## WHAT TO DO
[a] According to the Cal McDonald comics article, why did Cal move to Los Angeles in the novel Guns, Drugs and Monsters? Answer in one to three sentences.
[b] Carry the Cal McDonald comics article on from its last sentence.

## SOURCE EXTRACT
- - -

Criminal Macabre: A Cal McDonald Mystery is a comic book series starring Cal McDonald, an antihero American comic book character created in 1990 by writer Steve Niles. The character's adventures have been published by Dark Horse Comics and later IDW Publishing.

Cal himself is akin to John Constantine, a DC Comics paranormal detective. He takes illicit drugs, and befriends a network of ghouls to assist him in his cases. Policemen do not really care to be involved with Cal.

Publishing history

Cal McDonald's first story, entitled "Big-Head", was released in 1990 as part of the anthology comic Fly in My Eye: Daughters of Fly In My Eye from Arcane Comix, with art by Jim Whiting. That story led directly to the four-part "Hairball", serialized in Dark Horse Presents #102-105 in 1996. Hairball was later printed as a one-shot comic.

Cal's subsequent appearances were in two 2002 novels, Savage Membrane, and Guns, Drugs and Monsters. In the latter, Cal relocated to Los Angeles, after following a living, severed head searching for its body.

- - -

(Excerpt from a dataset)
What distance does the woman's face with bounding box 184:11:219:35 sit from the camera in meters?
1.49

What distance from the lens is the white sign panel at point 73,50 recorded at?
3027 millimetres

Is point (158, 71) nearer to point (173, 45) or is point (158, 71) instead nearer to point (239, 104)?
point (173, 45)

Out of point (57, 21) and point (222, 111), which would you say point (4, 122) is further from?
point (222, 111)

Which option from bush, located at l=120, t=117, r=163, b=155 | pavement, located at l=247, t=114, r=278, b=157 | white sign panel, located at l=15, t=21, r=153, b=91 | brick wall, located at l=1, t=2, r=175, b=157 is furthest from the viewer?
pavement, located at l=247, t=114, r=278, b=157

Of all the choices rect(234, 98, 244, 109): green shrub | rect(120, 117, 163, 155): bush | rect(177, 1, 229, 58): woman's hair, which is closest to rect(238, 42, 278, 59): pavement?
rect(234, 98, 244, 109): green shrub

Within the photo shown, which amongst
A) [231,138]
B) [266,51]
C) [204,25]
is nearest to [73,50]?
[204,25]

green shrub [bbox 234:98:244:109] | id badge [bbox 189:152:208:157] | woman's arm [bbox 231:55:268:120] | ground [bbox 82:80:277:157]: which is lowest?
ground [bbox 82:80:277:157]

- - -

## RESULTS FOR EACH TASK
[a] In Guns, Drugs and Monsters, Cal moved to Los Angeles because he followed a living, severed head that was searching for its body.

[b]
Following the novels, Cal made his return to comic book form in the Dark Horse Comics mini-series, Criminal Macabre (2003) with Ben Templesmith as artist. The two would pair up again for a one-shot comic titled "Love Me Tenderloin" in 2004. Cal's adventures have continued in other mini-series such as "Last Train to Deadsville" and "Supernatural Freak Machine", both with artist Kelley Jones, where he re-encountered the severed head. Next, he starred in the mini-series "Two Red Eyes" with artist Kyle Hotz, where he does battle with the vampire Nosferatu. He also made a brief appearance in short story format in the Dark Horse Comics released title Drawing on your Nightmares, again with Ben Templesmith as artist. From there, he went on to do "My Demon Baby" and "Cell Block 666" with artist Nick Stakal. The series "Two Red Eyes" started a trend continuing in "My Demon Baby", where action film actor Thomas Jane would portray Cal on the issue's covers, stylized by artist Tim Bradstreet.

During the release of some of the comic book series there was another novel released in 2003 titled Dial M for Monster: A Cal McDonald Collection. This novel included several short stories featuring Cal.

Criminal Macabre: The Complete Cal McDonald Stories collects the entire catalogue of Cal McDonald short stories (not the comic stories) until this point. It was released on December 26 of 2007.

Series titles
Hairball (IDW one-shot, collected from Dark Horse Presents v1 102-105)
Criminal Macabre (Dark Horse 5-issue mini-series, 2003)
Love Me Tenderloin (Dark Horse one-shot, Criminal Macabre 6)
Drawing on your Nightmares (Dark Horse short story entitled Letter From B.S.)
Last Train to Deadsville (Dark Horse 4-issue mini-series, 2004)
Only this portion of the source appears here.